Following the instructions found in https://learn.microsoft.com/en-us/azure/databricks/dev-tools/vscode-ext/dev-tasks/databricks-connect, when I try to run the example codes provided (https://learn.microsoft.com/en-us/azure/databricks/dev-tools/vscode-ext/tutorial) in particuarly the 'show' method , I get the following error code in my VS Code terminal. Same error happens when I run it using a jupyter notebook.
Just wondering if anyone has come across such issue and has resolved it?
Following are some of the key points worth mentioning:
pyspark.errors.exceptions.connect.SparkConnectGrpcException: <_MultiThreadedRendezvous of RPC that terminated with: status = StatusCode.UNIMPLEMENTED details = "Method not found: spark.connect.SparkConnectService/ReattachExecute" debug_error_string = "UNKNOWN:Error received from peer {grpc_message:"Method not found: spark.connect.SparkConnectService/ReattachExecute", grpc_status:12, created_time:"2023-10-02T22:47:34.7298799+00:00"}"

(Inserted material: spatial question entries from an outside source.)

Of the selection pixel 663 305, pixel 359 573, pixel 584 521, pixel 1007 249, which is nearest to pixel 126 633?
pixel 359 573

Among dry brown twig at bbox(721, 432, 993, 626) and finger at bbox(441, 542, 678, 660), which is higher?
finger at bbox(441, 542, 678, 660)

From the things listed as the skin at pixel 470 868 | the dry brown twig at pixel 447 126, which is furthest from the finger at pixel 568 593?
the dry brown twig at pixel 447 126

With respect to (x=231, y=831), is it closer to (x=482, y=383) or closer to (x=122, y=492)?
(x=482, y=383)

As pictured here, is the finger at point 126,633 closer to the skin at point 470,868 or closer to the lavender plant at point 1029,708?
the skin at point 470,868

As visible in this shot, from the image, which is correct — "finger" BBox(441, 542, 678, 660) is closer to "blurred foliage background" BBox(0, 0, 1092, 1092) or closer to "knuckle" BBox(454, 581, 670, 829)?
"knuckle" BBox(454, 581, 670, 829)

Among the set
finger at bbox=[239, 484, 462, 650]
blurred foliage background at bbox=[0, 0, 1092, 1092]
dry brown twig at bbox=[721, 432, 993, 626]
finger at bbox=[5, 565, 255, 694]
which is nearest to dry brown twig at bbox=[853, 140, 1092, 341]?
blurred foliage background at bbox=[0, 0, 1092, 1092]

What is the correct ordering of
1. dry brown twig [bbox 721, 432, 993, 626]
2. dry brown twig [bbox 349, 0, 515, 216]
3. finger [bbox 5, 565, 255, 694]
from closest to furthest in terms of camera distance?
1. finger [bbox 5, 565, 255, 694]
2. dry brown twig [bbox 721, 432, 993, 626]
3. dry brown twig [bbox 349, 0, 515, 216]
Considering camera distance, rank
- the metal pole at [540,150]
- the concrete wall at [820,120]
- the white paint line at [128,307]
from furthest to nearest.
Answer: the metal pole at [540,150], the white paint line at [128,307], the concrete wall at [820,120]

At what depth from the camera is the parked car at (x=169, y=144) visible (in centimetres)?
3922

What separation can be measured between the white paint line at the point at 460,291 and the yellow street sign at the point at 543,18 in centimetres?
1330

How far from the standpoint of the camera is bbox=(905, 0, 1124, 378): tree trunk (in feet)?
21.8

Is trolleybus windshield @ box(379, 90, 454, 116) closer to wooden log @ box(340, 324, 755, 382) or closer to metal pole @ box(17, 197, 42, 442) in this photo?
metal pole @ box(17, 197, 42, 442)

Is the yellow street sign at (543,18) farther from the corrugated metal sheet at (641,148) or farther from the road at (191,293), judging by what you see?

from pyspark.sql import SparkSession
from pyspark.sql.types import *
spark = SparkSession.builder.getOrCreate()
schema = StructType([
StructField('CustomerID', IntegerType(), False),
StructField('FirstName', StringType(), False),
StructField('LastName', StringType(), False)
])
data = [
[ 1000, 'Mathijs', 'Oosterhout-Rijntjes' ],
[ 1001, 'Joost', 'van Brunswijk' ],
[ 1002, 'Stan', 'Bokenkamp' ]
]
customers = spark.createDataFrame(data, schema)
customers.show()
The version of DB Connect should match the cluster version. It's actually mentioned in the documentation:
The Databricks Connect major and minor package version should match your Databricks Runtime version. Databricks recommends that you always use the most recent package of Databricks Connect that matches your Databricks Runtime version. For example, when you use a Databricks Runtime 14.0 cluster, you should also use the databricks-connect==14.0.* package.